Le sens profond de l’anthropocène ne serait-il pas la domestication de la biosphère ? (Coppinger et Smith 1983 ; Crutzen 2007). Cela pourrait se construire par des boucles d’autodomestication multiples, l’Intelligence artificielle elle-même pouvant devenir un outil de domestication des connaissances et savoir-faire humains qui sont désormais devenus comme des processus vivants hors de contrôle, tant les humains inventent partout et sans cesse…
5 - La domestication aujourd’hui
5.1 - Concept d’alliance ou de domination ?
On peut énoncer que la domestication est la réaction de la nature à ce que les dispositifs techniques humains lui imposent, que cette nature soit de la matière, des flux, des transferts thermiques, des êtres vivants microbiens, végétaux ou animaux. On construit un barrage, le résultat est un grand lac. On fait passer l’eau par une turbine (gravitation) ; cela la fait tourner et le dispositif produit de l’électricité. L’électricité, telle qu’elle circule dans les fils électriques, « la fée électricité », est une forme d’énergie domestiquée. On ne la trouve pas sous cette forme dans la nature, à la demande… Le moulin à eau ou à vent qui broyait les grains de blé et les tamisait, transformait une masse de grains en farine, ce produit semi-domestiqué qui permettait, après d’autres opérations dont la cuisson, de fabriquer du pain, de la bouillie, du flan, et tous ces autres produits toujours plus civilisés ou domestiqués… c’était bien un dispositif technique de domestication ou, selon un autre prisme, de civilisation.
Il semblerait, mais ce n’est pas encore certain, que la première domestication ait été celle du feu, tellement délicate, dangereuse et quasi divine. Le mythe de Prométhée le dit : il a été volé aux dieux ! Le feu est une des premières conquêtes, longtemps avant le néolithique, mais celle qui la permettra est, semblerait-il, bien antérieure, car elle concerne l’usage d’outils de manière générale, il y a plus de trois millions d’années. Cette possibilité d’usage d’outils, qui signifie celle d’utiliser son corps comme outil, est la première vraie conquête fondatrice, celle de l’humain, mais le processus a été si long, si chaotique. C’est bien la technique originelle qui est de se tenir vertical et de libérer les mains pour caresser, saisir une main, attirer ou frapper, pour transporter dans ses mains, ou jeter au loin, ou frapper avec l’objet tenu en mains, c’est cette technique de base qui est le dispositif fondateur créateur d’une sélection qui n’aura de cesse pendant quelques millions d’années… La création de l’humain commence avec le premier acte technique collectivement appris, et enseigné, et ce premier acte fondateur est corporel et technique.

● ● ● ● ● ● ●

• CONSIGNES:
1. Pouvez-vous extraire mot pour mot, dans le texte sur la domestication, le passage qui s'ouvre sur les mots contenant « Le sens profond » et se clôt sur « de domination ? » ?
2. Pouvez-vous prolonger le texte sur la domestication à partir de l'endroit où il s'arrête ?

Données recueillies:
● ● ● ● ● ● ●

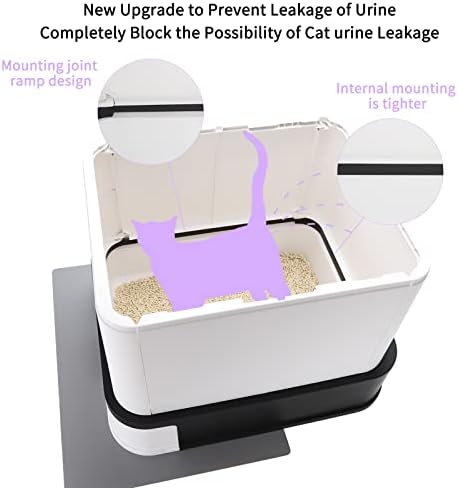 New Upgrade to Prevent Leakage of Urine
Completely Block the Possibility of Cat urine Leakage

Mounting joint ramp design

Internal mounting is tighter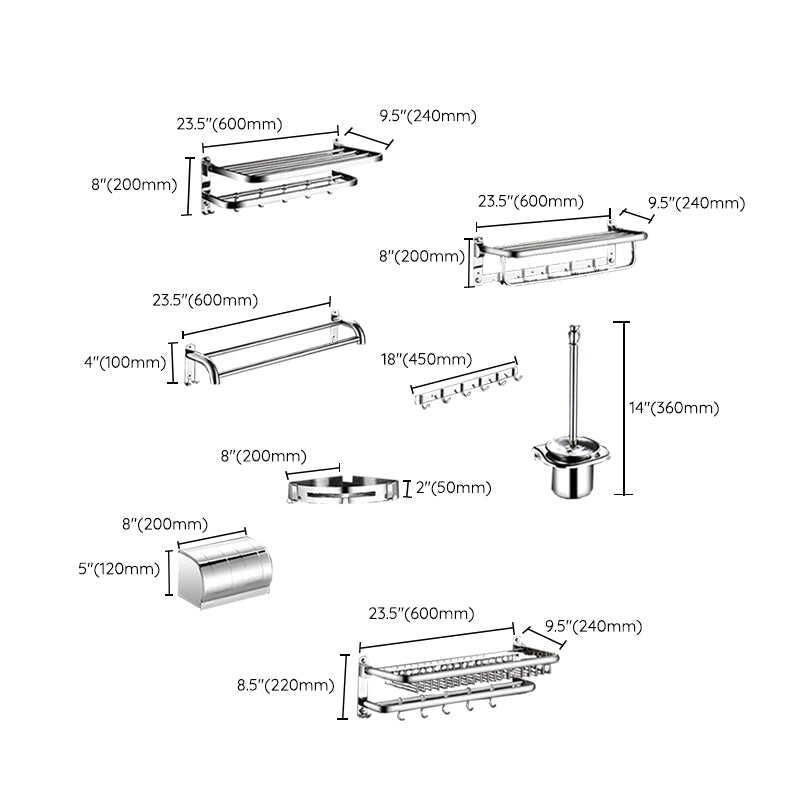 23.5"(600mm)
9.5"(240mm)
8"(200mm)

23.5"(600mm)
9.5"(240mm)
8"(200mm)

23.5"(600mm)
4"(100mm)

18"(450mm)

14"(360mm)

8"(200mm)
2"(50mm)

8"(200mm)
5"(120mm)

23.5"(600mm)
9.5"(240mm)
8.5"(220mm)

● ● ● ● ● ● ●

• RÉSULTATS OBTENUS:
1.
Le sens profond de l’anthropocène ne serait-il pas la domestication de la biosphère ? (Coppinger et Smith 1983 ; Crutzen 2007). Cela pourrait se construire par des boucles d’autodomestication multiples, l’Intelligence artificielle elle-même pouvant devenir un outil de domestication des connaissances et savoir-faire humains qui sont désormais devenus comme des processus vivants hors de contrôle, tant les humains inventent partout et sans cesse…
5 - La domestication aujourd’hui
5.1 - Concept d’alliance ou de domination ?

2.
Il ne s’agit pas de déconsidérer ici la vague de domestication du néolithique, mais seulement de reconnaitre qu’elle n’était possible que parce que des étapes préliminaires avaient été franchies ; des étapes descriptibles comme des étapes d’expériences domesticatoires. Reconnaissons-le tout de suite, l’étape spécifique du XXIe siècle est certainement à la fois celle de la domestication des processus mentaux et sociaux, et celle de la domestication de la biosphère dans sa globalité, rien de moins. Car une fois que le verbe a été reconnu, et qu’il a domestiqué la pensée, il a alors été transcrit dans l’argile cuite, puis sur des papyrus ou des peaux de bêtes, d’abord selon des systèmes ambigus puis de plus en plus précis, il a été mis en rouleau. Il a été multiplié par les copistes. Puis après avoir été structuré en codex, il est passé à travers des machines à imprimer, de plus en plus vite. Presque en même temps, les nombres ont été codés et leurs relations analysées, organisées, construites dans des structures, des architectures codifiées pour lesquelles il n’y avait pas de mots. Le codage matériel a dépassé le verbe lui-même. Mais depuis, le verbe a été dépecé, disséqué, transcrit, traduit, pour fabriquer des images et des objets. Le verbe, issu de l’autodomestication d’un primate supérieur, est domestiqué par toute la technique qu’il a produite.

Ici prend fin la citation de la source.